# Wheel question



## NISMO-CONVERT (Jun 21, 2002)

To save my nice 17" wheels I am going to run some crappier wheels for the winter, and possibly autocross events. What is the lug pattern on the Spec V? (4X?) Also, will 15" rims fit over the brakes fine? I have heard 1st gen Altima rims will work...True? 

TIA 

-Jason


----------



## stealthb14 (Apr 30, 2002)

It is true that the first generation Alti Steelies work fine. I'm not sure of the lug pattern on the spec.
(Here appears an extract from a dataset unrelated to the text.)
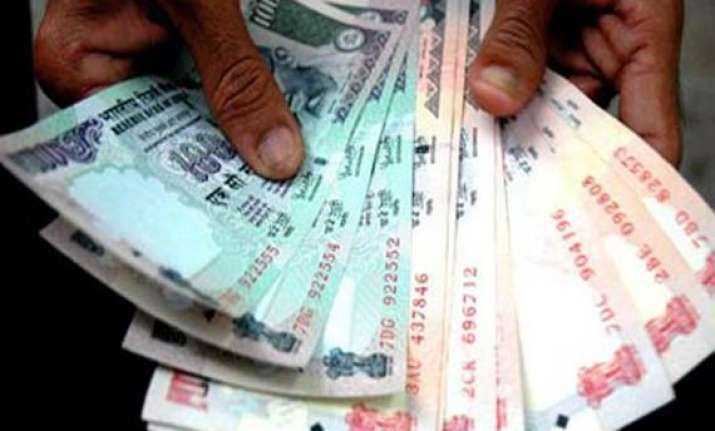 rupee up 26 paise at 51.20/21 against dollar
I'll find out and get back to you on that, but anyways, welcome to the family.

-Sam


----------



## BlackoutSpecV (May 8, 2002)

4x114.3


----------



## NISMO-CONVERT (Jun 21, 2002)

*NICE*

THX GUYS! I am gonna swap rims with my dad soon and see how they look. He has a 97 Altima with the factory 15" 5 star alloys. Plus he has been buggin me to swap the 17's on his Alti just for giggles.


----------



## PatScottAKA99XE (Apr 30, 2002)

This does no belong in this section. LOL 
J, we here got rules to follow. Do a board search on "nazi" or "nazis". Us moderaters are gonna have a fun time with you. LOL Muhahaha


----------



## NISMO-CONVERT (Jun 21, 2002)

*ZIG HAIL*

P, Easy on the newbie! Don't make me come down to NH and kick your butt! ( Don't mess with the tattood white boy with the bald head.... J/K ) Regardless, I am loving the new ride..almost 90 miles in 24 hours since purchase.


----------